As promised here are a few more photos from yesterdays Dartmoor walk on the Granite Way. Today the focus is on the views and nature. At present the air is filled with the aroma of gorse, sweet like coconut! The undergrowth is carpeted with the green of the bluebells to come in a month and foxglove leaves have sprung up for late May and June. So much promise of the beauty to come. Maybe one day you will come to Devon and visit Dartmoor. There are walks for everyone, the Sunday mile stroller and the three day hiker.Hope you like my photos.
Meldon quarry sits high on a hill between Okehampton and Lydford on the northern edge of Dartmoor. After nearly 100 years it closed in 2011 and has now become an industrial graveyard and a train cemetery. A footpath, The Granite way, also national cycle route 27 runs past it and on to Meldon viaduct from where the Meldon dam can be seen on a clear day and High Willhayes, the highest point on the moor is in the distance.
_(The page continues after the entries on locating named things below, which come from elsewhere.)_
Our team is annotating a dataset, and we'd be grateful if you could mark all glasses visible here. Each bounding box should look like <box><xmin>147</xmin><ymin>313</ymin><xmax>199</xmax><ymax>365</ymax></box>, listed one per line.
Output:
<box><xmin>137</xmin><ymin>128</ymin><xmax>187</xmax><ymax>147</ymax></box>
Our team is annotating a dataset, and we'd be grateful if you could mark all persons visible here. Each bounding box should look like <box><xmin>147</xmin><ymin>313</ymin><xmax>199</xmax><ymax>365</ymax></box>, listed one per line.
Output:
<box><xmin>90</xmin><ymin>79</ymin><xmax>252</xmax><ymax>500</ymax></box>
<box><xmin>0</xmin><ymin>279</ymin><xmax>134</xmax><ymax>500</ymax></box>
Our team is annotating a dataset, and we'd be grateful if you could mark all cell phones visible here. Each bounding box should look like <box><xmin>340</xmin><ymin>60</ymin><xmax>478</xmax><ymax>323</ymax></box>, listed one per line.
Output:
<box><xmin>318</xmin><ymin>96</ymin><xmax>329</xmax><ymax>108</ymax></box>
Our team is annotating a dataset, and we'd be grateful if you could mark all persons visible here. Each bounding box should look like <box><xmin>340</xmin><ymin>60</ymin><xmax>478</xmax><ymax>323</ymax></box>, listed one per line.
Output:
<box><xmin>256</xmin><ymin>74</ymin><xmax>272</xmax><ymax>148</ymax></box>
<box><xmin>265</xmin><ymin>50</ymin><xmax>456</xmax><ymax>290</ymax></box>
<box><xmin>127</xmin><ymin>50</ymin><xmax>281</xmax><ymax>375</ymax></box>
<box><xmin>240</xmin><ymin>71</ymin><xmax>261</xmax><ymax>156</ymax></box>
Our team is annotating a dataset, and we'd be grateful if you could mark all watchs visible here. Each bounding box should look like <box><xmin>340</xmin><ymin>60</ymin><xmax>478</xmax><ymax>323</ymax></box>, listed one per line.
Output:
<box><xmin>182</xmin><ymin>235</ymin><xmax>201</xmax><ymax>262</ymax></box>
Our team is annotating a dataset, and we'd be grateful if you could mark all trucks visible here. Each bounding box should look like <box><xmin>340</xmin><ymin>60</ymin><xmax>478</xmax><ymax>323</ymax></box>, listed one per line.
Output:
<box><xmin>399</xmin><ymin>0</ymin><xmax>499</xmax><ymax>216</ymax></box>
The dam forms a stunning reservoir 900 feet above sea level. Today we walked the first section of the granite way to the viaduct and then scrambled down to the valley and along the banks of the River Okement. Climbing down was hard on the knees, but I was quite pleased to be able to climb back up without needing my inhaler!
The quarry was served by a trainline constructed for its workers and their families but fell into disuse when Mr Beeching made his cuts in the 1960’s. In the summer season the Dartmoor Railway company now provide a service as well as a café and visitor centre.
The train carriages appear to be relics of a more recent past. As any abandoned wreckage they have been grafitteed and their windows smashed. They look very sad, neglected and are rusting away.
For some of its route, the noise from the dual carriageway below intrudes on the bird song, but the walk has lovely views of the Devon countryside which I will post separately, and is well worthwhile.